Hathaway, Soule & Harrington employed a Civil War veteran to serve as night watchman at the factory.  He would come to work in the evening and spend the night all alone in the five-storied building, making the rounds periodically to make sure everything was secure.  When two congenial young strangers made his acquaintance and offered to keep him company through his lonely hours he was only too glad to accept.  For a week or more they spent almost every night with him at the factory, whiling away the time at checkers and listening to his tales of Civil War adventures.  They also took note of his inspection routine.  Finally, one fateful night, after the three had finished the midnight lunch, one of the strangers said:

"Old man, we are going to tie you in your chair to keep you out of trouble and then you will hear an explosion louder than anything you ever heard in the Civil War!"

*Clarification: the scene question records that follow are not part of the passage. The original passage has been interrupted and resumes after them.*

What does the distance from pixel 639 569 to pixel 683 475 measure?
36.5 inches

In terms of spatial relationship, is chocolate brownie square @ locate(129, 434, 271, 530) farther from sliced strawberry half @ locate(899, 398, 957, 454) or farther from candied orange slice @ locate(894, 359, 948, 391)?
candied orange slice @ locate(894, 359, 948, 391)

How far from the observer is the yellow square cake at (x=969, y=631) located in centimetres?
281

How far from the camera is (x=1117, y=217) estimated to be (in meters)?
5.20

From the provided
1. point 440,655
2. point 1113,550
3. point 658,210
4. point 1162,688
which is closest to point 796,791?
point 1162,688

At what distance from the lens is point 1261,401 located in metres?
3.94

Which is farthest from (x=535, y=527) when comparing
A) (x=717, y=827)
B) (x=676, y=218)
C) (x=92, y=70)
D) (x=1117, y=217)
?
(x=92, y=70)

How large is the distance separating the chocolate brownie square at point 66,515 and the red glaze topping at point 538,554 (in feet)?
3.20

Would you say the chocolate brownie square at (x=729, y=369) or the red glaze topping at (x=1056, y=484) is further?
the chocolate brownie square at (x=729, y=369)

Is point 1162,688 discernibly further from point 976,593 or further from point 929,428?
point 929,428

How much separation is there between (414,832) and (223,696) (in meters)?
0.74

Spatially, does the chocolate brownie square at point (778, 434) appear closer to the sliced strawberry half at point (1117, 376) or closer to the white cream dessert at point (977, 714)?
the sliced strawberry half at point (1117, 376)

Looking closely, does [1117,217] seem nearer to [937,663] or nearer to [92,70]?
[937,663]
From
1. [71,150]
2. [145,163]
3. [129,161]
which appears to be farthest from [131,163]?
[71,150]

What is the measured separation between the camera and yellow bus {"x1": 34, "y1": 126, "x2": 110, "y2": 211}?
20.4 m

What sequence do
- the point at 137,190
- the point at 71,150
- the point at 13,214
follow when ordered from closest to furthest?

Within minuted the watchman was securely tied to his chair and the promised explosion, when the strangers blew the door off the safe in the office, was indeed impressive.  Their carefully planned getaway involved the use of a railroad handcar, the old-fashioned kind that was powered by hand pumping, previously placed by the yeggs on the tracks that ran just behind the factory.  Taking their bag of loot, they raced to the handcar and began pumping feverishly to put Middleboro behind them as fast as possible - a scene right out of the Keystone Cops.  Family tradition has told this writer that they made it to Bridgewater before they were apprehended and the loot recovered.

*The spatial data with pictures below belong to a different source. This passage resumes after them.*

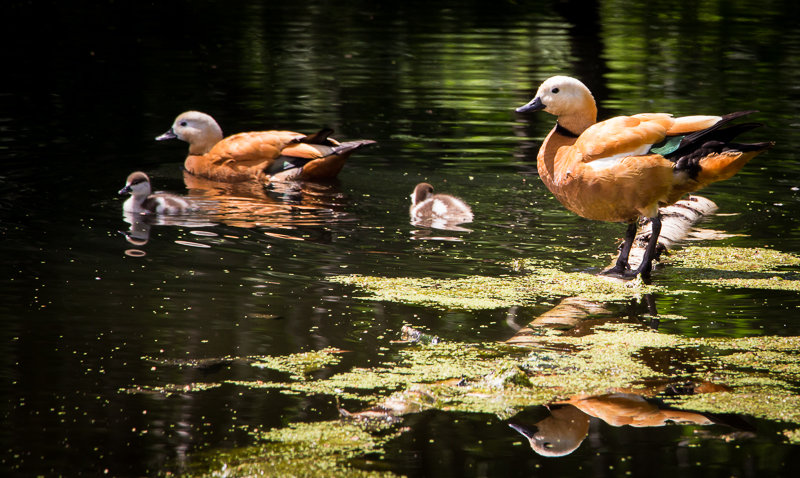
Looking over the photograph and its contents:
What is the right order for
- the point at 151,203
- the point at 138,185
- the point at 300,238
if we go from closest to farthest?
the point at 300,238, the point at 151,203, the point at 138,185

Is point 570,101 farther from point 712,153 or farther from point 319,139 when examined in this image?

Despite the impression left by Barden's account, the perpetrators appear to have gone undiscovered for at least a short period of time as indicated by the Middleboro Gazette which reported that "the recent Hathaway, Soule & Harrington burglary case is in the hands of two of the most skillful detectives in this section."  While there was much initial uncertainty regarding the amount of money taken from the safe, the newspaper report confirmed that "the amount taken by he cracksmen is now definitely determined to have been less than $50."  Though the burglars had hoped to discover the firm's large payroll in the safe, a number of developments had conspired against them including a recent state law which required employees of corporations to be paid weekly and with which the firm had been in compliance with since the summer.  Most crucially and for reasons now unknown, the payroll was not placed in the factory safe on Thursday, October 24.

Barden, George M., Jr.  Middleborough Antiquarian, "A Shoe Business, A Robbery and a Fire", 27: 3, December, 1989, 5+.
Middleboro Gazette, "Bold Burglars", October 25, 1895:4; "Middleboro", November 1, 1895:4; "Twenty-Five Years Ago", August 6, 1920:2.